Here's the relevant snippet from my dnsmasq config:
The first block says to look at the agent-id option (set by dhcrelay -a) and tag requests as either "int" or "vpn" based on whether that option is set. Internal clients get classless static routes into the VPN through SoftEther, and VPN clients get routes into the main network.

I'm only routing local traffic so there's no default gateway set. If you want ALL traffic to go through the VPN, then you could add a 0.0.0.0/0 route to the tag:vpn section.

Thank you so much for sharing this, I wonder what is difference between this and adding a script file in /etc/init.d/vpnserver

Happy to help! An init script (or a systemd unit, if you're using systemd) can easily start the vpnserver. However, like it says right at the top:

riny wrote: ↑

Wed Jun 17, 2020 7:10 pm

the Windows client automatically handles DHCP and routing, but the Linux client does not. The documentation recommends that you manually start dhclient and make the necessary routing table changes after connecting. But this clearly doesn't work for non-interactive startup.

So if you use an init script to start the vpnserver, you'll find that it's up and connected, but you have a VPN interface with no IP address or routes. So SoftEther will be connected internally but you'll have no way to make use of that connection.

Since posting all of this though, I've got an even better option. Normally there are other OS-level services (like NetworkManager) that handle this thing for you, but I couldn't get any of them to work for SoftEther. This is because the vpnserver wasn't properly managing the up/down state of the interface. This was corrected by this change.

Now if you build the latest release from github, you can use netplug (available pre-built for most distributions) and ifupdown to manage the interface for you, and you don't have to do any of do anything with dhclient. I still can't get NetworkManager to do it but this works just fine, and it recovers automatically if the VPN connection goes down for any reason. For example:

Thanks a lot riny.
should I remove the old one and install it from Github?
you should definitely write a blog post about new installation method. because many installation guide is old.

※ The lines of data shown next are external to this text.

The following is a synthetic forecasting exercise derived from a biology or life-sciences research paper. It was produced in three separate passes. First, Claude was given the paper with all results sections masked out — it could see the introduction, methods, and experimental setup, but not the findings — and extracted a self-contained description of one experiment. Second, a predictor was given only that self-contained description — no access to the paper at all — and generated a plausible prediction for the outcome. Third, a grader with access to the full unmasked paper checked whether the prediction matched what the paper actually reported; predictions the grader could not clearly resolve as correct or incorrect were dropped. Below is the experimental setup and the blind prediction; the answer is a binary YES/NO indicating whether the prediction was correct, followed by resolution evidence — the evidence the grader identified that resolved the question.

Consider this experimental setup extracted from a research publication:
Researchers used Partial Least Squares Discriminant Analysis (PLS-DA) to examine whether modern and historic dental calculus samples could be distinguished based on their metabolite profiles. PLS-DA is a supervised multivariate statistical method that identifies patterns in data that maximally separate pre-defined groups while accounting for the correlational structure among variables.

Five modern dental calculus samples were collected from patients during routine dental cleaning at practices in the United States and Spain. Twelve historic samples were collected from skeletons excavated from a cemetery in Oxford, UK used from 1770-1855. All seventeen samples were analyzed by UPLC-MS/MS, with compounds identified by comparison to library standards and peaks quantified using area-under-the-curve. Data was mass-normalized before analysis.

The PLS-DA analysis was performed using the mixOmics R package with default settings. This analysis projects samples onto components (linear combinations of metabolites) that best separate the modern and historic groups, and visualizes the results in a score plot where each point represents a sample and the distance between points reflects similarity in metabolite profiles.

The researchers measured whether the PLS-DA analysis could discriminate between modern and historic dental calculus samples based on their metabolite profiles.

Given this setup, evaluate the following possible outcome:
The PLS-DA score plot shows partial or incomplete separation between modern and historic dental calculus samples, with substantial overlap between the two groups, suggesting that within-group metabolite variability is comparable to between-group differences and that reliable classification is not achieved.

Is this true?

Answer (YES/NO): NO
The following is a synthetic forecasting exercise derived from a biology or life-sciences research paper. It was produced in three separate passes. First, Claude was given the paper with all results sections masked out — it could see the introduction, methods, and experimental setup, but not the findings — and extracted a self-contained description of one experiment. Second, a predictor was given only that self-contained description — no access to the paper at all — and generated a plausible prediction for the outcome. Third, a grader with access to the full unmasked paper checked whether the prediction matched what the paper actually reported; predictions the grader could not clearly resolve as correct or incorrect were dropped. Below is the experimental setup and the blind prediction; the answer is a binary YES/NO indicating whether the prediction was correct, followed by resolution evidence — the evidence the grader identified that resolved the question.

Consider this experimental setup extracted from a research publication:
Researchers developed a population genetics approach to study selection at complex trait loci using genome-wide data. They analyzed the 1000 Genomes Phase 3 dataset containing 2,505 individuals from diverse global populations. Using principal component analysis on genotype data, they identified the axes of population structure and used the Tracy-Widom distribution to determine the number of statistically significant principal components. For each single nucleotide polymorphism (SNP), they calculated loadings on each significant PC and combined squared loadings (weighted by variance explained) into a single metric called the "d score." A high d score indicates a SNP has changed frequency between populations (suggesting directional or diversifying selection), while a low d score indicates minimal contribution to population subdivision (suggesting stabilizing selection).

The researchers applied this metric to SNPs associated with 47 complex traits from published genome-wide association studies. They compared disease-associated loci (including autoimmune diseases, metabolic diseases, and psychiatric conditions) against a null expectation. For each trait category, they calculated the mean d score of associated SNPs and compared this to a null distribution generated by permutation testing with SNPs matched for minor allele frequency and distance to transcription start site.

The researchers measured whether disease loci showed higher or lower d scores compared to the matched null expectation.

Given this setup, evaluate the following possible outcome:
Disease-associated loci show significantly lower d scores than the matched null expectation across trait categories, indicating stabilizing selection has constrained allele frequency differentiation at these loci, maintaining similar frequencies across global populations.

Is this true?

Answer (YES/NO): NO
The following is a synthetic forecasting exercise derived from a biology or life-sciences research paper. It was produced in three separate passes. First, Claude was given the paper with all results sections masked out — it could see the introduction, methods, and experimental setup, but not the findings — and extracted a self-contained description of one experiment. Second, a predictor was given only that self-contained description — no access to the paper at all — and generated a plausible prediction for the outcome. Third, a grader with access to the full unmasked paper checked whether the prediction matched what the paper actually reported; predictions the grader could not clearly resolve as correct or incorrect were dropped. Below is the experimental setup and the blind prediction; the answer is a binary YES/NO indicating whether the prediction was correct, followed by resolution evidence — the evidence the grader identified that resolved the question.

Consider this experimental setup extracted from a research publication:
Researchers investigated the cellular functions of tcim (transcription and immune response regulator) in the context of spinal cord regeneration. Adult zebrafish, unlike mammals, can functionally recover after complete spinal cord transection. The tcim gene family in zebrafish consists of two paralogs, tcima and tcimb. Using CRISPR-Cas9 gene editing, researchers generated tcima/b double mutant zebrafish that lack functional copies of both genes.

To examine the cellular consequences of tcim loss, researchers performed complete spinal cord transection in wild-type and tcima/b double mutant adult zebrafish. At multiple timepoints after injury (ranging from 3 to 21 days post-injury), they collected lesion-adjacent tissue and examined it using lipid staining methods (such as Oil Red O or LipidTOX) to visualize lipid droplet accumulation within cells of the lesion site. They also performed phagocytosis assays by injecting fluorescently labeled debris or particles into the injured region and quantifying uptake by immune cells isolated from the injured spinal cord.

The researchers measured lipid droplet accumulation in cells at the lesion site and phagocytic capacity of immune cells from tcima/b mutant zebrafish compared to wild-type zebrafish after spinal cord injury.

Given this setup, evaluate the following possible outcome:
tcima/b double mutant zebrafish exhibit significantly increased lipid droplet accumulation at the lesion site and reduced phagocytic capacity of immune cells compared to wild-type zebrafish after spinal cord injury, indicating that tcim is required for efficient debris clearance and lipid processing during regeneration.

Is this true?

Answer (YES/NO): YES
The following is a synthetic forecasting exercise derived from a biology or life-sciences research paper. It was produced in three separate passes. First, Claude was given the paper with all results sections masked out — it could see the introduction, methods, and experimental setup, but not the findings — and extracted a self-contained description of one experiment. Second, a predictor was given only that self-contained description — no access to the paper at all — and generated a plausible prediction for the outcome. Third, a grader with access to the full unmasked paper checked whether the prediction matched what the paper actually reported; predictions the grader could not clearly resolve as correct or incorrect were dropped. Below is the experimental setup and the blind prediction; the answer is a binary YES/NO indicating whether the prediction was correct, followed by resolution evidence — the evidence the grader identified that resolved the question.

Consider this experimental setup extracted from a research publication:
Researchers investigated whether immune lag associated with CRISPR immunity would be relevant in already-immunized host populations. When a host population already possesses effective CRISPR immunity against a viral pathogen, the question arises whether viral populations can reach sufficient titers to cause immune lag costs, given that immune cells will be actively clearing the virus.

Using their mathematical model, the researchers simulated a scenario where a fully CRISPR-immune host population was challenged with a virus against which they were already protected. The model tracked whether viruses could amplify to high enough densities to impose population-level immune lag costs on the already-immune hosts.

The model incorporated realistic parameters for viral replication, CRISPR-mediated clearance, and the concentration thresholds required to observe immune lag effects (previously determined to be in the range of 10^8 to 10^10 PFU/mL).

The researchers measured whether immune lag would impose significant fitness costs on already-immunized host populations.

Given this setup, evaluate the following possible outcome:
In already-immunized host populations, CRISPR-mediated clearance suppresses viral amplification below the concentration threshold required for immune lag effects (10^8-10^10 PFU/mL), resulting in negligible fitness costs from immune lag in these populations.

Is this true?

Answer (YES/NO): YES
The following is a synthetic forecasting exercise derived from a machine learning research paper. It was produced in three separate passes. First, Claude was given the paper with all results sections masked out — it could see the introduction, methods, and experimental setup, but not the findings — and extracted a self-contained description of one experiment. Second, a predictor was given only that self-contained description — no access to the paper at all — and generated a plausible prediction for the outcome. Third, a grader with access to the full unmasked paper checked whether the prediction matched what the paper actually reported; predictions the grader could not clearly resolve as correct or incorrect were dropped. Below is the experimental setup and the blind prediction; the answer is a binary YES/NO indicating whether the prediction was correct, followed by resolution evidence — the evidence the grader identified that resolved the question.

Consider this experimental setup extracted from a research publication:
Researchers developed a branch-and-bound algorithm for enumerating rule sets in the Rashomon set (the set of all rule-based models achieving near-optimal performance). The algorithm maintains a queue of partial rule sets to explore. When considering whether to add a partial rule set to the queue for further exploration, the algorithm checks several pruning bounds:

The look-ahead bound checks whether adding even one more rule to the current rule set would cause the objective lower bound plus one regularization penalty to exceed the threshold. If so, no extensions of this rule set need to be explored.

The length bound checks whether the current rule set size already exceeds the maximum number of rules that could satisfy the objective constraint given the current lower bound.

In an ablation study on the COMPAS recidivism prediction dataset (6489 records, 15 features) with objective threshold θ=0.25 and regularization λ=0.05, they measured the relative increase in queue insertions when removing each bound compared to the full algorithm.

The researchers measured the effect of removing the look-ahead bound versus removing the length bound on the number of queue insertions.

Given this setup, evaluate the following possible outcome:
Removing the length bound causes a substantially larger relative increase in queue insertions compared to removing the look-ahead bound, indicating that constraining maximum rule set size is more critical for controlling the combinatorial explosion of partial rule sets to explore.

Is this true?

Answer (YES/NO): NO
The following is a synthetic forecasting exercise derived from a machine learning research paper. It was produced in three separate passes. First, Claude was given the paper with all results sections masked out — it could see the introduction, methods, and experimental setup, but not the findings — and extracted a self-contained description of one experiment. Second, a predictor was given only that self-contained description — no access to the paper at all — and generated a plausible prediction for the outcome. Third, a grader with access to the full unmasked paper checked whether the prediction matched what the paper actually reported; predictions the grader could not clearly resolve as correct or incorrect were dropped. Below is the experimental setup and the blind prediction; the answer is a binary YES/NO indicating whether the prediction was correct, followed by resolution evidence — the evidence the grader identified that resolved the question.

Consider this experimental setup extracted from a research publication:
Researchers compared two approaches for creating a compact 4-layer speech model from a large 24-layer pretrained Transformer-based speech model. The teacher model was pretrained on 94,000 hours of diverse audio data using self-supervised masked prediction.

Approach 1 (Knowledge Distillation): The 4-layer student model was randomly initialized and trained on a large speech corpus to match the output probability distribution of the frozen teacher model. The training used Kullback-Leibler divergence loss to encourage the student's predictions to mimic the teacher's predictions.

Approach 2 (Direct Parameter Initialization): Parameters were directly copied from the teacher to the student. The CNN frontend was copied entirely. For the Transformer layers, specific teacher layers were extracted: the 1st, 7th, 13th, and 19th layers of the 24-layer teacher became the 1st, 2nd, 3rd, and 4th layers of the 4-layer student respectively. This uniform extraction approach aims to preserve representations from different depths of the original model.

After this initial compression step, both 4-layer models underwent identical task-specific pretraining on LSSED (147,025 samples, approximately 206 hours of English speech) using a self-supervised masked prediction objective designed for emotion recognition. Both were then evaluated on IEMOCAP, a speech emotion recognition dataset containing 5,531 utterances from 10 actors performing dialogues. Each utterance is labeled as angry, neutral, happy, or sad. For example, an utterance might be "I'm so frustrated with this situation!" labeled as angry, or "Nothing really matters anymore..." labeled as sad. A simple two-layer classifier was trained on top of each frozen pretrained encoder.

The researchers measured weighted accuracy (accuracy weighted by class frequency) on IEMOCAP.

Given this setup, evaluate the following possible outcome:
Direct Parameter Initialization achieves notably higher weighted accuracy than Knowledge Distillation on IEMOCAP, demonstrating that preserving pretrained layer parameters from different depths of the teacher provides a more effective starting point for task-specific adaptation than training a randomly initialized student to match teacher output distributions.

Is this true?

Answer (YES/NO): YES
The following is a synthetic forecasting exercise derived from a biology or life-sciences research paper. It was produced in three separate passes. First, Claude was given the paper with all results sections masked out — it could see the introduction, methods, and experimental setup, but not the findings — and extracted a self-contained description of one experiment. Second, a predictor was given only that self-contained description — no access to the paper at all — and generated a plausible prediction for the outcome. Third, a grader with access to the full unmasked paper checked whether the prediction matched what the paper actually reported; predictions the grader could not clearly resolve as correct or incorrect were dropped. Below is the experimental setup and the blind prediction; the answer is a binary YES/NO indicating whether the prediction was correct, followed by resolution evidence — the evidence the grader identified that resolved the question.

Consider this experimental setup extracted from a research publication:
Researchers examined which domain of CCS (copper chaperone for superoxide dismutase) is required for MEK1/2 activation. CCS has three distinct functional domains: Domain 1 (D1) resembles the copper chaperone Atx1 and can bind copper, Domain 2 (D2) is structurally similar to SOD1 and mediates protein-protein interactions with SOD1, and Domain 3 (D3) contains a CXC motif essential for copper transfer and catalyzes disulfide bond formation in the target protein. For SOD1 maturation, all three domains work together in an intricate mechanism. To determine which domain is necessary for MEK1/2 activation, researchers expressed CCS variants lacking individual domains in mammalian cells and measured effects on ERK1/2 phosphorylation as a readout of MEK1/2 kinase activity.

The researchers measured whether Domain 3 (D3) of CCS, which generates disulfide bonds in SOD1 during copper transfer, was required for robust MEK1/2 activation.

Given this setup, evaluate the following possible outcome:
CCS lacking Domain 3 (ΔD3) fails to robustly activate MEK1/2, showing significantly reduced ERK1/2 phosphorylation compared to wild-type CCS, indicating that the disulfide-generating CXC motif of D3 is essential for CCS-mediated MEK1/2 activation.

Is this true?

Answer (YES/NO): YES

Yeah unfortunately the earlier method had some shortcomings. It mostly worked fine but wouldn't always reconnect properly after the VPN connection was dropped, e.g. due to a network outage or a reboot on the server side. This method is much more reliable. I'll work on getting it all together in one write-up!

That would be really great and help many, please also explain about compatibility with firewalld and https://www.vpnusers.com/viewtopic.php?f=7&t=66091

Thank you so much

Better believe it shockingly the previous strategy had a few deficiencies. It generally worked fine yet wouldn't generally reconnect appropriately after the VPN association was dropped, for example because of an organization blackout or a reboot on the worker side. This technique is considerably more solid. I'll deal with getting everything together in one review!